*** Data supplied ***
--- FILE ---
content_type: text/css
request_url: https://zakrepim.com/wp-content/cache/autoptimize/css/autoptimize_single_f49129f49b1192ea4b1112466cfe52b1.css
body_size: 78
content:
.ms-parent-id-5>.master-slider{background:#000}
***
*To do:* Each line shown above needs to be transcribed exactly.

*Result:*
--- FILE ---
content_type: text/css
request_url: https://zakrepim.com/wp-content/cache/autoptimize/css/autoptimize_single_f49129f49b1192ea4b1112466cfe52b1.css
body_size: 78
content:
.ms-parent-id-5>.master-slider{background:#000}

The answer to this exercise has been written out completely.